- One of the fourteen photographs
- Artist: Adrian Piper
- Year: 1971
- Type: Performance art, self-portrait
- Medium: Gelatin silver print

= Food for the Spirit =

1971 performance art piece by Adrian Piper

Food for the Spirit (1971) is a performance art piece and self-portrait series by American conceptual artist Adrian Piper, which was conducted, performed and documented in the summer of 1971 in her New York loft as she isolated herself and entered a dissociative phase influenced by her constant reading of Immanuel Kant's Critique of Pure Reason.

==Outline==
Piper had begun Food for the Spirit out of a temporary isolated lifestyle that she took upon in her New York loft, including doing yoga, reading, writing, and fasting.
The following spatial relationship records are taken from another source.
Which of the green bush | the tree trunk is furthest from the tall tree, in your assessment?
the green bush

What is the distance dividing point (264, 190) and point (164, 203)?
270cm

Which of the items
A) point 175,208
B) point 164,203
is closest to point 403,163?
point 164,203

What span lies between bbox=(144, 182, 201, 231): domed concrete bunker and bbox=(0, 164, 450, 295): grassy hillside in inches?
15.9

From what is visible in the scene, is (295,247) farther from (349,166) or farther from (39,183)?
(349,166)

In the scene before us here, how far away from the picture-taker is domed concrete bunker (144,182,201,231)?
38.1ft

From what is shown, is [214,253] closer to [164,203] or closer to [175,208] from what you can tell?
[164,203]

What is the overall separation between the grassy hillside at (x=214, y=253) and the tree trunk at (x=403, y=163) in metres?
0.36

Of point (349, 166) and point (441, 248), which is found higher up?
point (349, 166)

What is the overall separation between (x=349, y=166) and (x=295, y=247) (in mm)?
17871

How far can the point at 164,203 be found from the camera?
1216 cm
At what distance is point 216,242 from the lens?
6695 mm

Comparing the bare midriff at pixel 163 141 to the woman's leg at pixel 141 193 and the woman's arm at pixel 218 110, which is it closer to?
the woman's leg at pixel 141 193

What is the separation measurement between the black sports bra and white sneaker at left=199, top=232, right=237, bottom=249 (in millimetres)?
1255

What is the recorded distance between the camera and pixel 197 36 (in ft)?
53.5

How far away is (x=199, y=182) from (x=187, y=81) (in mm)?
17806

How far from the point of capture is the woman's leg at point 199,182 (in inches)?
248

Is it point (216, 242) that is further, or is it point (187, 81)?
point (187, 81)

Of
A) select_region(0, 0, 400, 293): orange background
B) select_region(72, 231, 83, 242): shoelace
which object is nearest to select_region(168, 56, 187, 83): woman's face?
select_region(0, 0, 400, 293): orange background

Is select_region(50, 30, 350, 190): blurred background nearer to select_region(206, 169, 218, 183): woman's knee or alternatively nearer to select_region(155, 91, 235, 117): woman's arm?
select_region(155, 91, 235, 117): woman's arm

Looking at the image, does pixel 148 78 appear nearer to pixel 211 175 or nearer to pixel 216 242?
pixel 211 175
However, most integral to the piece was Immanuel Kant's metaphysical work, the Critique of Pure Reason, which she became so intensely engaged with that, by her intention, she began to disassociate and question her material existence. Around the end of this period, where she started to lose all sense of being, intentionally strictly influenced by Kant's perspective on Being and obsessed with Kantian thought, she finalized the piece by ritualistically taking photographs of herself in the mirror, undressed in various ways, as she chanted key phrases from Kant's text that made her feel existentially questioned. Food for the Spirit is an essential piece of artwork in the contribution to the development of conceptual art.

"I rigged up a camera and tape recorder next to [a] mirror, so that every time the fear of losing myself overtook me and drove me to the 'reality check' of the mirror, I was able to both record my physical appearance objectively and also record myself on tape repeating the passage in Critique that was currently driving me to self-transcendence."